My oncologist always sits down, and has a chat with me.  I always feel like she wants to know exactly how I'm feeling and what's going on in this goofy little brain of mine.  Today, we chatted a little bit about my energy levels, my weight loss, and how I was feeling in general.  Of course, she wanted to know what I was doing when I told her how good I was feeling.  

... And so. an hour and a half later, I was on my way to treatment.  I love to work the chemo room.  Everyone's got a story, or something interesting to tell me that will make me smile. And sometimes, it's my job to make someone smile.   Today was no different, although it was a whole new room!  I knew no one!  I did however get winked at by a 90 year old man- he was quite adorable.  His daughter apologized for him and told me he's a dirty old man. Great!   I found a cell phone in the bathroom, and thankfully was able to locate the owner because of the screensaver picture- she seemed quite shocked that I had returned it and not taken it!  I explained that one cell phone was enough, heck, there are days when I would gladly give the one away that I have.  

Then it happened.  It was somewhat inevitable I suppose.  In all the months of going to chemo, I didn't meet any patients that were terminal, stage 4.  But, it happened today, and it took everything I had in me not to cry.  Stupid cancer.  Stupid, dumb breast cancer.  Because it was breast cancer it hit me so hard.  I'm still feeling it 3 hours later.  Good God, I'm fortunate.   And what do you say?  I'm sorry doesn't really seem to cut it. I really didn't know what to say to her, but she was shivering, and shaking all over.  I got her a blanket, actually 2. I didn't have any words for this woman, but I could get her a blanket and cover her up. But I still felt horrible for not knowing what to say to her.  

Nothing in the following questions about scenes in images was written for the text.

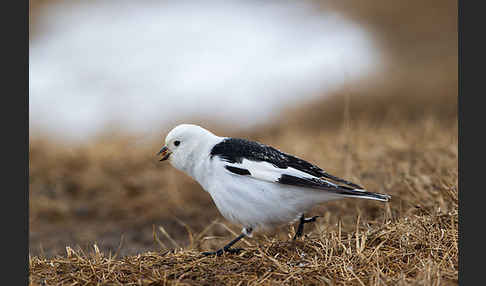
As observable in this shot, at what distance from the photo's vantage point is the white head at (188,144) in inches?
131

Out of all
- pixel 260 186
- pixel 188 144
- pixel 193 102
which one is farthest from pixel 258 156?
pixel 193 102

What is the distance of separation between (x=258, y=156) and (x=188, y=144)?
1.61ft

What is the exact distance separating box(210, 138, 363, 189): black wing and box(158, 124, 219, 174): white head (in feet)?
0.31

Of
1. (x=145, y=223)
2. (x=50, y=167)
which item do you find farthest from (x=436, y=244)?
(x=50, y=167)

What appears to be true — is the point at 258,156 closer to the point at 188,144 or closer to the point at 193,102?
the point at 188,144

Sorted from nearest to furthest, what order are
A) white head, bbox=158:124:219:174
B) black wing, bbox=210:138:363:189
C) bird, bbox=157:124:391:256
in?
bird, bbox=157:124:391:256 < black wing, bbox=210:138:363:189 < white head, bbox=158:124:219:174

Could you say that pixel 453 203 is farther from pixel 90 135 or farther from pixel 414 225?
pixel 90 135

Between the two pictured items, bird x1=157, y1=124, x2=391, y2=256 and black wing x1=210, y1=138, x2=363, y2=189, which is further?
black wing x1=210, y1=138, x2=363, y2=189

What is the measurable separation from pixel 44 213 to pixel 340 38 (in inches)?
319

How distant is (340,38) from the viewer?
11.6 m

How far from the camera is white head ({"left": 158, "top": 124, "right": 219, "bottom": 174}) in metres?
3.32

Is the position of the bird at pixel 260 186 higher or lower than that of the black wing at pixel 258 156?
lower

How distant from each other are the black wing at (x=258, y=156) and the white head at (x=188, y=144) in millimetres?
95

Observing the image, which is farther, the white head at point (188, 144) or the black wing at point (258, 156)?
the white head at point (188, 144)
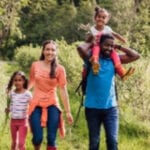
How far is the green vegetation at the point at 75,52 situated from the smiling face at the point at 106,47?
2972mm

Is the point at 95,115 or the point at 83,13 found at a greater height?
the point at 83,13

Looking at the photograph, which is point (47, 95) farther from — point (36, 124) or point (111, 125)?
point (111, 125)

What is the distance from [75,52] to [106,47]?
9727 mm

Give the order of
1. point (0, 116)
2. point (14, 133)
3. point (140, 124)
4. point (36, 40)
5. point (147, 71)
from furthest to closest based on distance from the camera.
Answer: point (36, 40) < point (147, 71) < point (140, 124) < point (0, 116) < point (14, 133)

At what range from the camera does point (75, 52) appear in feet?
53.6

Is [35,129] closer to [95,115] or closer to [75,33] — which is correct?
[95,115]

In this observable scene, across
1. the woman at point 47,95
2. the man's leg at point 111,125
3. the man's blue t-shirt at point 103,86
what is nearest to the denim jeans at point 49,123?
the woman at point 47,95

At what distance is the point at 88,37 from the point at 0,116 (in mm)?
4454

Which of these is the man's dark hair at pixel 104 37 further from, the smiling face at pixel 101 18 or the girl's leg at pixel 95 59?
the smiling face at pixel 101 18

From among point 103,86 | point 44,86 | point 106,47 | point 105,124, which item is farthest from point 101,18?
point 105,124

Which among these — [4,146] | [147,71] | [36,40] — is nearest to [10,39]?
[36,40]

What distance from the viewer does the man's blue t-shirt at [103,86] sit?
6602mm

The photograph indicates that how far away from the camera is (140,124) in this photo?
11.6 m

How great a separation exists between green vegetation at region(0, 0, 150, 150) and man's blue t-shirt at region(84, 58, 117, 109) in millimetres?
2749
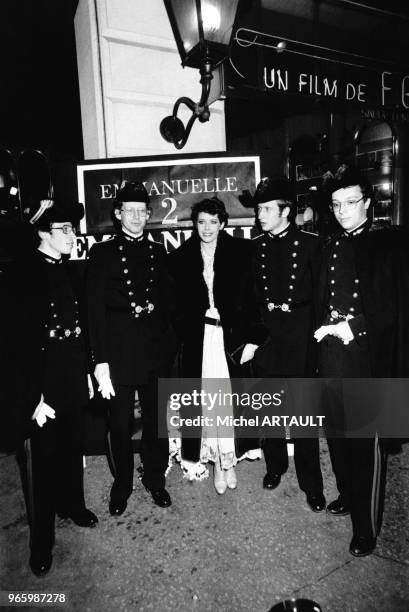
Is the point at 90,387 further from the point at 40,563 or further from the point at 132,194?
the point at 132,194

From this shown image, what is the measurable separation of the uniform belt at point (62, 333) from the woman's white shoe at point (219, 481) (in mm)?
1755

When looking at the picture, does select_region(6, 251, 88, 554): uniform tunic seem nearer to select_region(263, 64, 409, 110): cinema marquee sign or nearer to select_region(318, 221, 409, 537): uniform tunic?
select_region(318, 221, 409, 537): uniform tunic

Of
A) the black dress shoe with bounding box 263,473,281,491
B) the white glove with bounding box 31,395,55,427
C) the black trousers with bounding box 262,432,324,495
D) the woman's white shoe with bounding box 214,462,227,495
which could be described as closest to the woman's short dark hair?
the white glove with bounding box 31,395,55,427

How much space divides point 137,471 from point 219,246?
7.88 ft

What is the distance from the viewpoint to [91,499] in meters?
3.41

Then it happened again. What are the odds?  (Apparently, the cards were stacked against me today!) I strike up a conversation with the woman sitting in the chair next to me.  (I had been trying to read, but I was completely unable to concentrate!)  Her husband is asleep in the corner with IV lines running into his arm.  She explains to me that he's got stage 4 mouth cancer that has spread to his throat, lungs, and lymph nodes.  She goes on to tell me that he's so sick from the treatment that he has lost 40 pounds- his only source of food is a feeding tube.   She goes on to tell me that she lost both of her breasts to cancer, part of her lungs, and some of her intestines.  She tells me that she's always been the sick one.  My heart really went out to this beautiful, old couple.  We talked for about 20 minutes.  As I was leaving, she hugged me and told me that I was going to be just fine, and told me to keep on fighting! 

I must have been meant to cry today.